Влад не знал мир и людей, но теперь по-новому взглянул на то, о чём отец когда-то рассказывал. Княжич вдруг подумал, что венгерский король Жигмонд был не просто обидчивый, а самодовольный, спесивый и глуповатый. Дедушка Мирча был мудрый, но оставил после себя плохое наследство - целую толпу бояр-изменников, которые готовы сделать своим князем старого лысого пройдоху или молодого дурака, лишь бы жить спокойно. "Наверняка, жупаны и сейчас таковы, - думал Влад. - Но как отец задабривает их? На чём держится его власть? Может, она держится на щедрости? А что случится, когда раздавать станет нечего?" Конечно, этот день был ещё далёк, но если щедрость граничит с расточительством, то даже княжеская казна может иссякнуть.

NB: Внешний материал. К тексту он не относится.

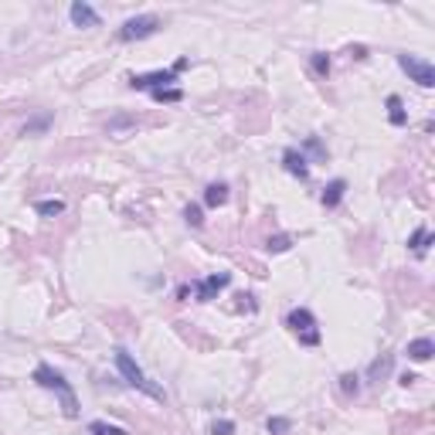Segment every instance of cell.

Все казались княжичу неправыми, на кого ни посмотри. "Турки во главе с султаном - жестокие и жадные, - думал он. - Греки - трусливые. И никому верить нельзя, ведь даже родные люди могут таиться друг от друга. Отец одно время таил, что снова женился. Мирча утаивал, что ходит в город. Я утаиваю, что зарюсь на жену брата. Все неправы!"
* * *
Государь успел глубоко задуматься о прошлом, когда вспомнил, что лошади уже долго рысят, и не мешало бы дать им пошагать. Лишь змей-дракон, по-прежнему бежавший слева, был неутомим, как всякое бесплотное существо, а вот остальным четвероногим требовался отдых.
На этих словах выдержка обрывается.